Unaffiliated voters in the 1st District, in particular, blew away a five-election turnout average by 13 percentage points. About 80 percent sloshed to the polls, a tip of the hat, perhaps, to Ross Perot, who collected nearly 19 percent of the popular vote that year, a feat not since repeated by an independent candidate for president.
Two years later, just over a quarter-inch of rain showered the 3rd District. Again, voters from both major parties, as well as 11,237 unaffiliated voters, were unfazed. About 62 percent of the district's registered Republicans turned out, 2 percent more than average, and 61 percent of the district's Democrats took to the polls, matching a four-election average.
Democrat Parris N. Glendening scraped by to win the governor's post with 50.21 percent of the vote to Ellen Sauerbrey's 49.79 percent. Sauerbrey, now the assistant secretary, U.S. Bureau of Population, Refugees, and Migration, contested the outcome. Needless to say, she couldn't blame it on the rain.
She's a Republican.
The weather excuse is exclusive to the Democrats, according to the national study, which drew from weather and voting data in 3,000 U.S. counties for presidential elections from 1948 to 2000.
Appropriately titled "The Republicans Should Pray for Rain: Weather Turnout and Voting in U.S. Presidential Elections," the study found that the more it precipitates on Election Day, the more voters stay at home, with one inch of snow reducing the overall turnout by about half a percent and an inch of rain by just less than 1 percent.
Co-authors Brad Gomez, a visiting professor of political science at the University of Georgia, and his colleagues, Thomas Hansford and George Krause, were mostly silent on reasons why Democrats shy from rain, but an old political axiom has it that Democratic voters are poorer as a group than Republicans and thus are less likely to have transportation to the polls.
"I think you're more likely to find that that's true in more rural populations," said Ronald Walters, a professor of political science at the University of Maryland at College Park. Democrats' apparent immunity to the rain here may highlight a contrast between Maryland and some other traditionally blue states.
"It might mean that Maryland has a more cosmopolitan population," Walters said. "The state has a pretty good transportation infrastructure, which may mean Democrats are not as susceptible to the affects (of rain) as some other places."
And with absentee requests spiking, the rain will have even less effect in future elections, said Zach P. Messitte, an assistant professor of political science at St. Mary's College of Maryland.
"This is the first time in Maryland where you don't need a reason to vote absentee," Messitte said. "You don't have to leave your house anymore. It will skew things."
Meteorologists said that Maryland's small size frequently ensures that bad weather smacks all parts of the state equally—which means that Republican and Democratic districts are at parity during election-day rains.

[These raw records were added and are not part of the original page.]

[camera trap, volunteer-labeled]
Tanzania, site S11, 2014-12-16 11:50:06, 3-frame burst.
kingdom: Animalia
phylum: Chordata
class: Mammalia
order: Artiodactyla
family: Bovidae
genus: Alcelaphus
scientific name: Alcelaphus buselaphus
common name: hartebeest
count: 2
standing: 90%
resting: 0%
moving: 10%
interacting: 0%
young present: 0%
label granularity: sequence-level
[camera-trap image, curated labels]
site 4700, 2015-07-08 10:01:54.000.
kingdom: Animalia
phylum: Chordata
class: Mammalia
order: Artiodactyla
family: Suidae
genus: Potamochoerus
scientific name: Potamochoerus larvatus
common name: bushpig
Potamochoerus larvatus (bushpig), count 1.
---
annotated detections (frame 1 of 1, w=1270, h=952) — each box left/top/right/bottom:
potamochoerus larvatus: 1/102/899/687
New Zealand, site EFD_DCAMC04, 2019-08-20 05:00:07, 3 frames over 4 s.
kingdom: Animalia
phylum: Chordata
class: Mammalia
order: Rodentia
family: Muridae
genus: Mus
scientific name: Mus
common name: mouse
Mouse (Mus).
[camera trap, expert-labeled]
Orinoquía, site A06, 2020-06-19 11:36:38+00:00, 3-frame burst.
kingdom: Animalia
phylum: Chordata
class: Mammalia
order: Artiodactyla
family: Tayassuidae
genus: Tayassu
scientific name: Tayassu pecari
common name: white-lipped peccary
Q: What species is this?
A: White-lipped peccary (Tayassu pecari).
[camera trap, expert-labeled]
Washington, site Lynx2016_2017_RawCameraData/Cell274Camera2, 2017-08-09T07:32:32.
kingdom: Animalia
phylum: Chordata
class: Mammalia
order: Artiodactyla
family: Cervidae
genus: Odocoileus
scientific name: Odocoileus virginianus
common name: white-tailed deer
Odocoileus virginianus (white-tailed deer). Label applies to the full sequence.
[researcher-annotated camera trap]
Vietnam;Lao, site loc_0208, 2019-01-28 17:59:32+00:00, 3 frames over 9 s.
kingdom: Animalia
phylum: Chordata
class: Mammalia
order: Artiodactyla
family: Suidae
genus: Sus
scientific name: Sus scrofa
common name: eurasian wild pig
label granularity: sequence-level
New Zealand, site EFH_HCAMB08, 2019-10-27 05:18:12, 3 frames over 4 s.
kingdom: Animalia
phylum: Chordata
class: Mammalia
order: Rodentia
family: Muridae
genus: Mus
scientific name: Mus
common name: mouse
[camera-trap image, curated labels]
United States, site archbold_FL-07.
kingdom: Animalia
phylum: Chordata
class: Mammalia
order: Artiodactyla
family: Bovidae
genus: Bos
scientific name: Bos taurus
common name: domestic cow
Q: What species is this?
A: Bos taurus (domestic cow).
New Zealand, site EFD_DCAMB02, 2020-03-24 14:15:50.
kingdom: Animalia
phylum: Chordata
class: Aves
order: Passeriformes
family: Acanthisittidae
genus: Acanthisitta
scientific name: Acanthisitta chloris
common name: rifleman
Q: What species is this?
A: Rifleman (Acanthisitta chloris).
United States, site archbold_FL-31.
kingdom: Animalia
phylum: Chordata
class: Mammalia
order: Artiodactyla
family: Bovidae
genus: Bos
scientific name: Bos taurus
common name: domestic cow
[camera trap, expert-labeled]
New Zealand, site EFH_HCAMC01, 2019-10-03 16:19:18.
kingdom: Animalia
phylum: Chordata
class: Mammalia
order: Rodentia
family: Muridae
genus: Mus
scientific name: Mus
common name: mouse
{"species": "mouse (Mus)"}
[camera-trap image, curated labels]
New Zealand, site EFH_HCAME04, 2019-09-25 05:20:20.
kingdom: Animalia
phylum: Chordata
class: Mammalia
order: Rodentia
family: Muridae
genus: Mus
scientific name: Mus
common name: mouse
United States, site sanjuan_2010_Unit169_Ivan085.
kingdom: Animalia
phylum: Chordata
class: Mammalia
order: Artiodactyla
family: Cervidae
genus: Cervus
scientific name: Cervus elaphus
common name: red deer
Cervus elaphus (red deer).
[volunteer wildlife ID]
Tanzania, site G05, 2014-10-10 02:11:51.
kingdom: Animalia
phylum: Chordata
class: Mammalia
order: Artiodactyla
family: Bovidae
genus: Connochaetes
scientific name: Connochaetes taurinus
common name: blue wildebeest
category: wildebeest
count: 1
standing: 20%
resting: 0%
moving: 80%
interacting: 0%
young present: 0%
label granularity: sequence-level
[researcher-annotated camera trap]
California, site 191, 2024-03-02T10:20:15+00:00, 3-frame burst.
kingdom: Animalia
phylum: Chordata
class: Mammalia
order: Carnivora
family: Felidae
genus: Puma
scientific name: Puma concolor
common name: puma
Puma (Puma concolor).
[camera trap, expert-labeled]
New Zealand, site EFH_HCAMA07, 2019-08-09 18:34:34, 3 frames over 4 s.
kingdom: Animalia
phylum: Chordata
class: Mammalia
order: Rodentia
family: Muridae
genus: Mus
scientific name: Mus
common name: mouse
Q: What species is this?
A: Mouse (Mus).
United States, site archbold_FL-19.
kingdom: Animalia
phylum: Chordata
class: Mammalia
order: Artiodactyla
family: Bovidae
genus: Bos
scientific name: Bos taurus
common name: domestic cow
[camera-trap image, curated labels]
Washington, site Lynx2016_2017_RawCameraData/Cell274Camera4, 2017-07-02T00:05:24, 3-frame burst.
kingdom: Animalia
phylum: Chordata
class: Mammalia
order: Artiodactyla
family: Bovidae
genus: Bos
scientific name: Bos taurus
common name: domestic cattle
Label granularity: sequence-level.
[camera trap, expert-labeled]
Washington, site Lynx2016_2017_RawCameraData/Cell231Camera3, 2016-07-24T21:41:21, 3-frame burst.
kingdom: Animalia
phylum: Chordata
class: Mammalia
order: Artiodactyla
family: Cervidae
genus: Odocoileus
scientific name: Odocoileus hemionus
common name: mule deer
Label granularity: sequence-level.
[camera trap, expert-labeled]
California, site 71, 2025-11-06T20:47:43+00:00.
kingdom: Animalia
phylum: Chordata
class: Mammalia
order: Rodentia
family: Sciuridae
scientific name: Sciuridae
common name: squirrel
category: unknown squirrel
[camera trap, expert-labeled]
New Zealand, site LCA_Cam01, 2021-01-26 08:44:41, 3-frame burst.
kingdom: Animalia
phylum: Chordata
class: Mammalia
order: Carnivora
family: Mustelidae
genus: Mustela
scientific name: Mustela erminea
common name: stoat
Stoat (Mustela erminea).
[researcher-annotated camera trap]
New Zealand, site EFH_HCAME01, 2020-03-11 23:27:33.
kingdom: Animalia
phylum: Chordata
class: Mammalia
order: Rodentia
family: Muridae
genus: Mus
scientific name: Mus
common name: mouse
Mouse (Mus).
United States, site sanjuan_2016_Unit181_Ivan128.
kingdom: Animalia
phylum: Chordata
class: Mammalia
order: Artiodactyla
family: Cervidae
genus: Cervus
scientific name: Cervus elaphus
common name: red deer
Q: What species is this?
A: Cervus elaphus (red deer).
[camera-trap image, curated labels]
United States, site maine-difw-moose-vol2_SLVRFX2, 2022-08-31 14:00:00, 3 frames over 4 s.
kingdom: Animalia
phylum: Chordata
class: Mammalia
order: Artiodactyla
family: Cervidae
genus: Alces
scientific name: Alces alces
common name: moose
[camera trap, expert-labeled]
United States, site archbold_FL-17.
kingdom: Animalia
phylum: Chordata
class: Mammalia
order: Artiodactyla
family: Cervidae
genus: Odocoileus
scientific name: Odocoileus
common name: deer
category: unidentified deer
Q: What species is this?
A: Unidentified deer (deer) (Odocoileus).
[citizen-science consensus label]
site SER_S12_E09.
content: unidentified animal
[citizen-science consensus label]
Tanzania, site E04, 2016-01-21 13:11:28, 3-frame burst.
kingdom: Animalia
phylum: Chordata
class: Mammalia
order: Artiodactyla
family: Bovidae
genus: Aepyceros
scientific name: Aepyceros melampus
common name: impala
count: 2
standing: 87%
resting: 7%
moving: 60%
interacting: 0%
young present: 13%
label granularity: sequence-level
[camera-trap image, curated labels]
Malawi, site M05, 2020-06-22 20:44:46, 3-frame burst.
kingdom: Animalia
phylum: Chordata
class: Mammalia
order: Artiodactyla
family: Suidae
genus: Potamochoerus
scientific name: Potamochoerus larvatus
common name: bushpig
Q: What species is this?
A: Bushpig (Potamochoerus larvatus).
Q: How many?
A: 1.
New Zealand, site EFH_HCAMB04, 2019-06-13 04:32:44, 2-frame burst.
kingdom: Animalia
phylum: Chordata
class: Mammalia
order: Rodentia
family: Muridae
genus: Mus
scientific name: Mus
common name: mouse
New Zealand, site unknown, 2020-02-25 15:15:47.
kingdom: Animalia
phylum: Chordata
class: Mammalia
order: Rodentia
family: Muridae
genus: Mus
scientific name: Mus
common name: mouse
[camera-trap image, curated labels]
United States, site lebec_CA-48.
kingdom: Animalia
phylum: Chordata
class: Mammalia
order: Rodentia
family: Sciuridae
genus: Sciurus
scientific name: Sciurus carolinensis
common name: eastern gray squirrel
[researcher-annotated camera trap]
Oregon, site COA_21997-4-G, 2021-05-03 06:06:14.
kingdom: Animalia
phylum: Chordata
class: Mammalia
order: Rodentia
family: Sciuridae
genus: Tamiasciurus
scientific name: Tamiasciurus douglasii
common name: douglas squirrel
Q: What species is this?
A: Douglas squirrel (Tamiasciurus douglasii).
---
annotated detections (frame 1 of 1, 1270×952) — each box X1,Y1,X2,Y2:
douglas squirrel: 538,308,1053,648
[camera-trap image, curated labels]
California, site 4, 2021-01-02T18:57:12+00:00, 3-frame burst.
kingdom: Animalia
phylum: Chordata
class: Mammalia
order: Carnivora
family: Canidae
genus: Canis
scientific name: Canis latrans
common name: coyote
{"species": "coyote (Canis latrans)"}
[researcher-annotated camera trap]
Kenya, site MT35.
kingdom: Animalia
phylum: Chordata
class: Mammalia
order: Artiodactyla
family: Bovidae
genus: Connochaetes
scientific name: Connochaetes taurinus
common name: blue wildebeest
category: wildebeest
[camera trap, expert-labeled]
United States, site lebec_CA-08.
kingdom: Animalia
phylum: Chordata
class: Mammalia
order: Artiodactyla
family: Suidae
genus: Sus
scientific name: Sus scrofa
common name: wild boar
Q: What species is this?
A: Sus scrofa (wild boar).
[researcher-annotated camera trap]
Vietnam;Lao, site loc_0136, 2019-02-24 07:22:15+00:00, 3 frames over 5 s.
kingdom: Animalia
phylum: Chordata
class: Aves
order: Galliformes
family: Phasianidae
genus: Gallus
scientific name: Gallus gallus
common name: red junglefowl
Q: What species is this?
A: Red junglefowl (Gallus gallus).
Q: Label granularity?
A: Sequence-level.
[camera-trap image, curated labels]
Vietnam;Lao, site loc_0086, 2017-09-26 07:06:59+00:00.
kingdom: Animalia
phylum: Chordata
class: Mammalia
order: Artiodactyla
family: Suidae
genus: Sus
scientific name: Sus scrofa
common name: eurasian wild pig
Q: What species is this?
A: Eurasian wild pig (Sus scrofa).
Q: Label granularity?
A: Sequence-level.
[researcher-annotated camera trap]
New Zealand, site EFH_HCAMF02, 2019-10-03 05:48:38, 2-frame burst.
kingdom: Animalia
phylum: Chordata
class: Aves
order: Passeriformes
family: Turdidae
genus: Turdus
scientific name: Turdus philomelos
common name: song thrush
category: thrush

"While there can be some sizeable differences in weather, more often than not, there isn't much. Any weather that's moving can affect the entire state rather quickly," said Chris Strong, a meteorologist at the National Weather Service's Baltimore-Washington Forecast office.
And today's weather?
"We think showers may be coming in the late afternoon or evening, but the rain will hold off until night," said Bernadette Woods, a meteorologist at Baltimore's WJZ-13, "but nothing that would give people an excuse not to vote."